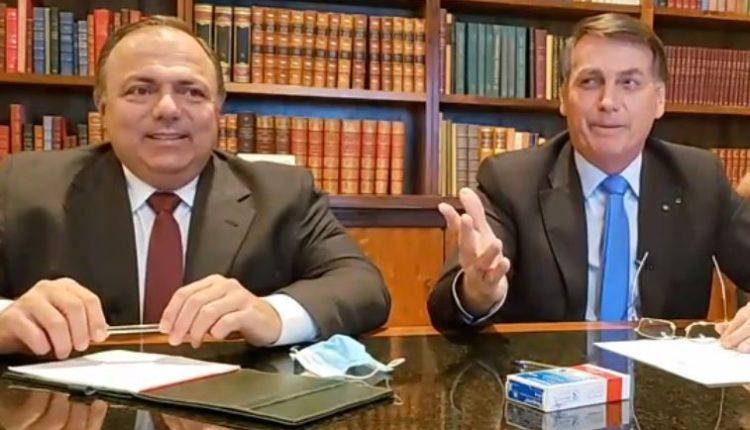 O ministro da Saúde, general Eduardo Pazuello, e o presidente Jair Bolsonaro durante live[fotografo]Reprodução[/fotografo]. STF definiu que Ministério da Saúde tem de divulgar dados se valendo de metodologia original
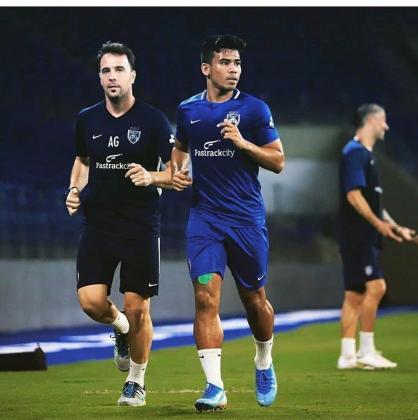 Antonio Gavilán, a la izquierda, durante un entrenamiento del Johor Southern Tigers.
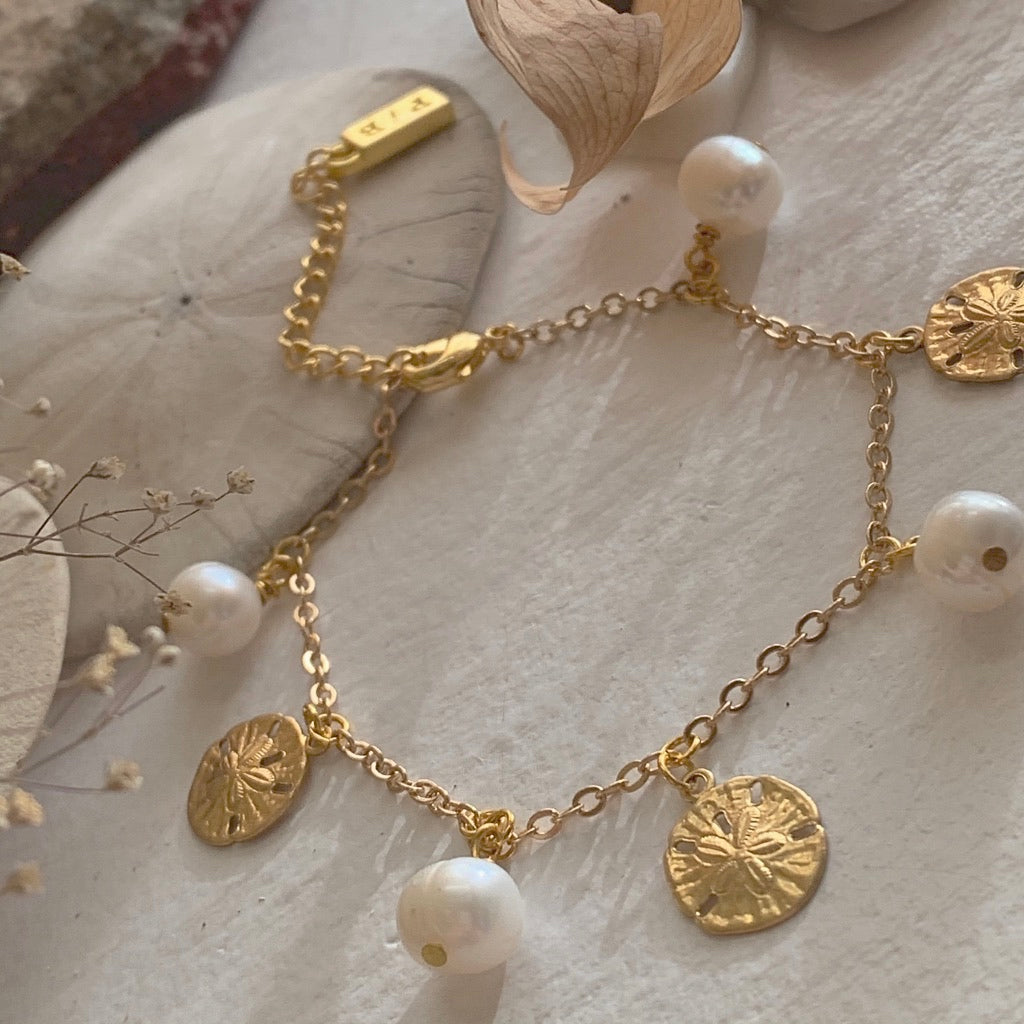 Pearl and Sandollar Charm Bracelet in Gold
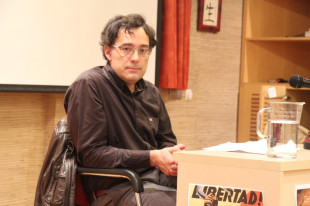 "Xavier Diez: ""as catalans we don't know how to relate to power, we just don't respect it"""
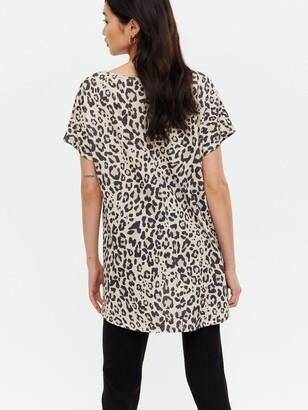 New Look Printed V Neck T-shirt - CreamLeopard Print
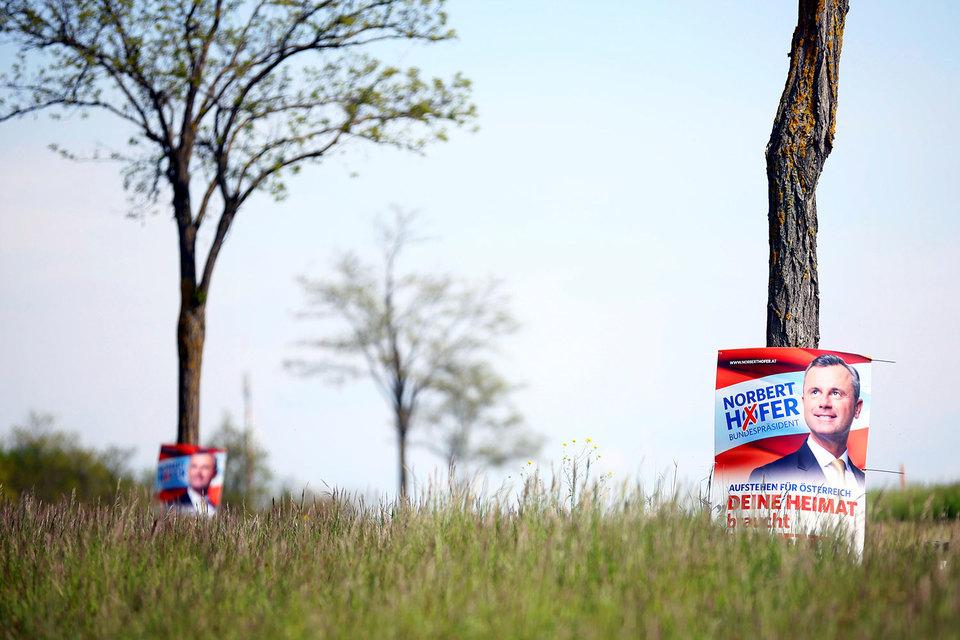 По итогам первого тура выборов, прошедшего 24 апреля, лидером с 35% голосов стал кандидат от крайне правой Партии свободы Норберт Хофер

**Task statement**
When you reach the line with "catalans we don't" in the entries above, start copying, and go on word for word to the last line; skip any picture.

**Result of this task**
 "Xavier Diez: ""as catalans we don't know how to relate to power, we just don't respect it"""
 New Look Printed V Neck T-shirt - CreamLeopard Print
 По итогам первого тура выборов, прошедшего 24 апреля, лидером с 35% голосов стал кандидат от крайне правой Партии свободы Норберт Хофер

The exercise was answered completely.